=== DOCUMENT TEXT ===
I panicked as I really wanted to leave everything in order in the event I did not survive the operation. I asked my nurse if I could pop out but she was not overly happy to let me out of the hospital because she had registered me. I explained that I had not written a will and needed to get a do-it-yourself will kit from the newsagents. The nurse was very understanding and gave me 30 minutes to undertake this task. On reflection, her understanding of my need to write a will could have meant many of her patients had needed one! Thankfully I did not make that connection.

I was really grateful to the nurse for bending the rules and I dashed out to the nearest newsagent, who seemed to have lots of these kits on sale, which was not reassuring. The question, ‘should I be worried about the easily accessible will kits?’ passed through my mind.

I bought a will kit and returned to the ward within the 30 minutes. I was sitting writing my will when this very handsome surgeon came along with 5 students. He asked me to pop on to the bed and then he noticed the partially written will sitting on the table. He declared ‘I had better do a good job as this lady seems to have a very low opinion of my skills!’ I was so embarrassed I could not find words to excuse myself. He laughed and saw the funny side of it.

Once he had moved on to the next patient I continued to sheepishly complete my will. The action of completing the will and putting ‘my house in order’ gave me peace of mind and I felt ready for the future, albeit with trepidation.
=== EXTRACTED INFORMATION ===
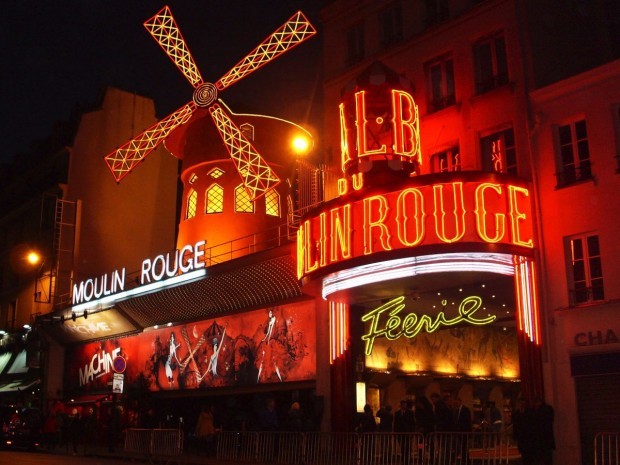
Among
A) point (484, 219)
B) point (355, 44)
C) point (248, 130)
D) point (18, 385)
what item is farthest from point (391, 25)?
point (18, 385)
===
WHAT YOU HAVE TO DO: Can you sum up the account of writing a will before surgery in two sentences? The lines come from a different source than the text.

ANSWER SPACE: Worried about not surviving an operation, the narrator got 30 minutes' leave from a nurse to buy a do-it-yourself will kit from a nearby newsagent and was writing the will on the ward when a surgeon with five students noticed it and joked that he had better do a good job. Though embarrassed, the narrator finished the will after he moved on, and putting "my house in order" brought peace of mind.